View the Recordings Here:

Lecture 1: "Thy Will Be Done: Pauli & the Picket Sign"
Lecture 2: "How Mighty the Sword: Paul & the Pen"
Lecture 3: "Pauli's Canine Homiletic: Pauli & the Pulpit"

 

About the Lectures

The Rev. Dr. Pauli Murray was a path-breaking poet, activist, attorney, professor, and Episcopal priest whose legacy of human rights work continues to reverberate. Dr. McCray will use the example of Murray to explore the role of risk-taking in Christian spirituality. After highlighting some of the virtues, friendships, and four-legged companions that helped Murray risk well and rest well, we will consider some implications for spiritual life today in three separate lectures.

 

Lecture One: "Thy Will Be Done: Pauli & the Picket Sign"

Christianity has too often functioned as a risk-management system that shields the powerful at the expense of those whom Jesus sought to protect: the poor, the sick, women, children. Pauli could not stomach this distortion. Her prayers took the form of quiet contemplation as well as joining picket lines, writing pamphlets, and organizing campaigns for human rights. This lecture included an introduction to Pauli Murray and an exploration of her efforts to juggle the dual calls to contemplation and agitation that anchored her vocation.

 

Lecture Two: "How Mighty the Sword: Pauli & the Pen"

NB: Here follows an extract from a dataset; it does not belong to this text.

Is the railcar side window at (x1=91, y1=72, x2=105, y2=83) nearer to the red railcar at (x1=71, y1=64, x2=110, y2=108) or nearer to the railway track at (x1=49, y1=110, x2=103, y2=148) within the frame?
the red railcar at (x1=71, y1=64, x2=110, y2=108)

Humility in the face of rejection. Discipline. Patience. Empathy. These are but a few of the virtues Pauli develops through the practice of writing poetry and letters within a social landscape undergirded by violence. Writing plays a crucial role in Pauli’s spirituality and contributes to a lifelong commitment to faithful risk-taking.

 

Lecture Three: "Pauli’s Canine Homiletic: Pauli & the Pulpit"

Roy, Pauli’s rambunctious dog, was a loyal companion in the sermon composition and debriefing process. With his unconditional support, the risky work of preaching became a tad easier. Their enduring friendship offers a helpful window into Pauli’s commitments to caring for Creation, seeking cosmic wholeness, and proclaiming words that heal.

 

About Donyelle McCray 

 

 

Donyelle McCray serves as associate professor of homiletics at Yale Divinity School. A teacher, writer, and Episcopal layperson, her scholarship focuses on ways African American women and lay people use the sermon to play, remember, invent, and disrupt. She is the author of The Censored Pulpit: Julian of Norwich as Preacher, a forthcoming volume on sermon genre, Is it a Sermon?: Genre Fluidity and Ancestral Wisdom in African American Preaching, and she is currently writing a book on the preaching and spirituality of the Rev. Dr. Pauli Murray. Before becoming a homiletics professor, McCray served as an attorney focusing on wills, trusts, and estates.This work raised existential questions that led her to seminary and then into ministry as a hospice chaplain. Human finitude, compassion, and interdependence remain central theological concerns in her scholarship.